The Augmented Materiality Lab (AML) brings together scientists and artists with a maker mindset, interested in the technological continuum going from matter/object-centric research on one side, to human/society-centric research on the other.

Central to this is the creative process of growing elemental computational agency into matter and “introspective” capacity into everyday objects – the kind one can find in our own body organs. Technology exploiting this substance can become more than a tool at the service of humans, but a way to extend our bodies and selves and ultimately reconnect us with the physical world.

Augmented Materiality is real augmented reality: it does not overlays the digital over the real or augment our senses, but makes objects capable of producing this information and expressing it naturally.
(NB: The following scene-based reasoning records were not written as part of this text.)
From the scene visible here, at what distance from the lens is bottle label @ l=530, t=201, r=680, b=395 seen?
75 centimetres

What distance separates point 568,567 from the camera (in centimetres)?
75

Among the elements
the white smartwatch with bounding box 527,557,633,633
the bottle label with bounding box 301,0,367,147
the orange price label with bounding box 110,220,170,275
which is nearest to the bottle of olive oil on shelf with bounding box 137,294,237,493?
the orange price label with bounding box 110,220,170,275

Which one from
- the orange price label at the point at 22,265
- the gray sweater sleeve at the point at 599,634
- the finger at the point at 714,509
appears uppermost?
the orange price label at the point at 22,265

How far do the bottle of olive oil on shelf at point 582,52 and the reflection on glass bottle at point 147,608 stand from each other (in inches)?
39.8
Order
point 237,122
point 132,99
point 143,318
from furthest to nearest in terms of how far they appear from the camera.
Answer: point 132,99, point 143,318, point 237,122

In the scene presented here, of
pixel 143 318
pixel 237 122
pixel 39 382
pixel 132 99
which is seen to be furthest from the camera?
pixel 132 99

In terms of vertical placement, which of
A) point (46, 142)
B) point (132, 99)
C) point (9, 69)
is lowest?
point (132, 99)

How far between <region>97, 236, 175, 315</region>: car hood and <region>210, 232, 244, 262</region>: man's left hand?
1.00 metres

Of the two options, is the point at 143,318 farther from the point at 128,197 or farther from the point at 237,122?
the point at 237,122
In this sense, Augmented Materiality extends the Internet of Things both downwards (programmable matter) and upwards (augmentation of bodies and minds), striving to open a communication channel accross different levels of organizational complexity.

With this mission, the AML naturally engages in interdisciplinary research: from Smart Materials, Programmable Matter and the Internet of Things to Robotics, Responsive Architectures and Smart Cities; from Human-Computer Interfaces and Accessibility Interfaces to research on devices that alter perception through Augmented or Virtual Reality; from Machine Learning to embedded Deep Neural Networks hardware. These subjects are explored both in a traditional academic way, but also in a speculative manner.
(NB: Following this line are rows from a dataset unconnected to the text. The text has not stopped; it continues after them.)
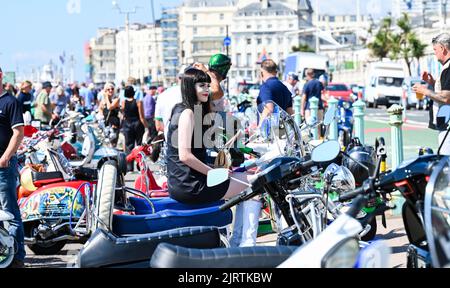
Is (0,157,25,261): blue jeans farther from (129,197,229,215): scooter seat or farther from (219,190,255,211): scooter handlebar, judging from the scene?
(219,190,255,211): scooter handlebar

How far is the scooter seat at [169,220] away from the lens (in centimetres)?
593

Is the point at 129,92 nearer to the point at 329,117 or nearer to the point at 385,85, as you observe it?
the point at 329,117

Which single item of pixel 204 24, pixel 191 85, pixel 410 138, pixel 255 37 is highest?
pixel 204 24

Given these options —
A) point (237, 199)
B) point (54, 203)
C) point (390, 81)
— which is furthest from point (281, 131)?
point (390, 81)

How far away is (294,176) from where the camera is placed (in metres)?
5.43

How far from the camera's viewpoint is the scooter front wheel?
29.9 ft

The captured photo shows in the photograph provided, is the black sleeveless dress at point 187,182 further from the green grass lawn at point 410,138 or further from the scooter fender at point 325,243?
the green grass lawn at point 410,138

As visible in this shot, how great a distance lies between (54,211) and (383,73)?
173 feet

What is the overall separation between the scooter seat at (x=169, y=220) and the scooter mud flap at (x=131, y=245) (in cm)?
103

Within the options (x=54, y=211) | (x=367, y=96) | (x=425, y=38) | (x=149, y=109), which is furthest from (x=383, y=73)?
(x=54, y=211)

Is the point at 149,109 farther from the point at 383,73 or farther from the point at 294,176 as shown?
the point at 383,73

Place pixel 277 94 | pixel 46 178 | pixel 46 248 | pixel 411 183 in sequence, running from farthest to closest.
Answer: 1. pixel 277 94
2. pixel 46 178
3. pixel 46 248
4. pixel 411 183

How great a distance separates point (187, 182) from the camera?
6.56 metres

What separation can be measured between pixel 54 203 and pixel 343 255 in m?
5.66
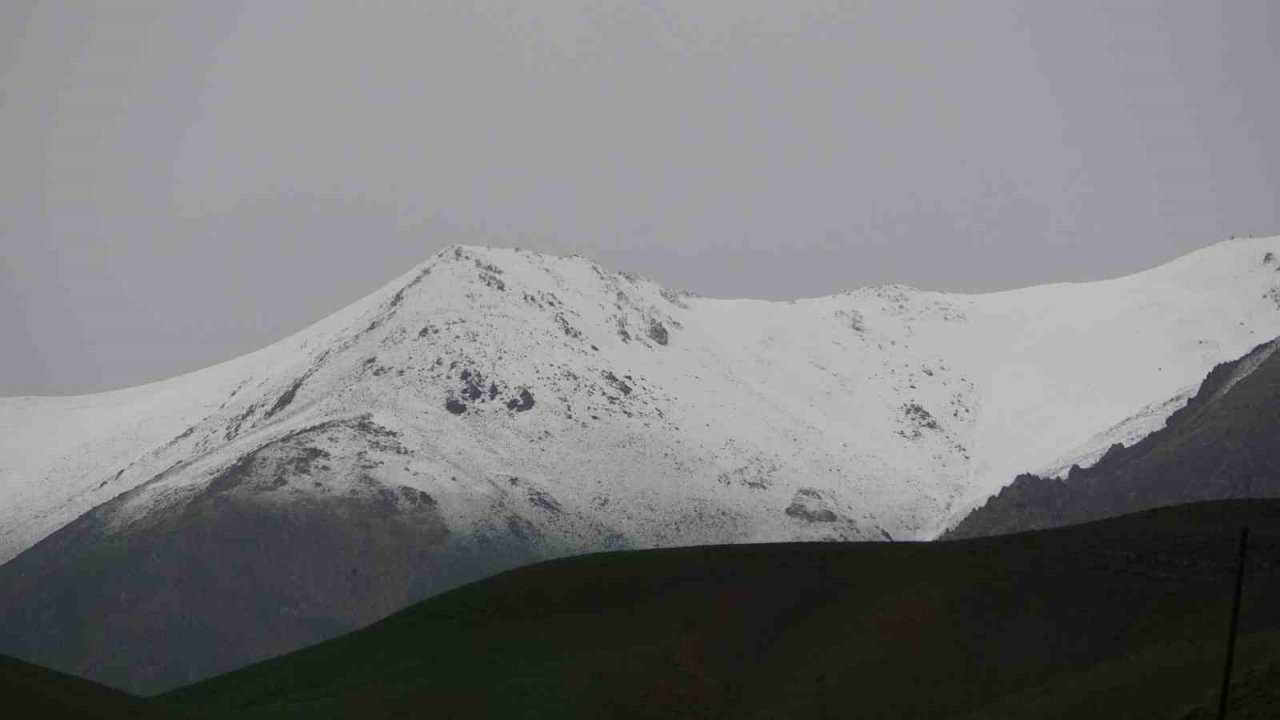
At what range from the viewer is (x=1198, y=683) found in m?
86.0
The main axis of resarch are:

  • Smart materials combining passive bulk physical properties with “smart impurities” capable of modulating light or sound for use in new interfaces, architecture, engineering, design, and art.
  • New 3d printing and display technology (2d or volumetric) integrating these augmented/aware materials.
  • Light-field / sound field sensing and projecting techniques for large scale, ubiquitous spatial augmented reality.
  • Multimodal human-computer interfaces relying on these systems in tandem with more conventional technology based on wearables, biosensing, speech analysis, and AI.

We want to study the opportunities of what is in essence a new medium (relying on ubiquitous sensing and projection, as well as fine grain distributed computer processing) from different angles, including HCI, telepresence, cognitive sciences, and of course New Media research.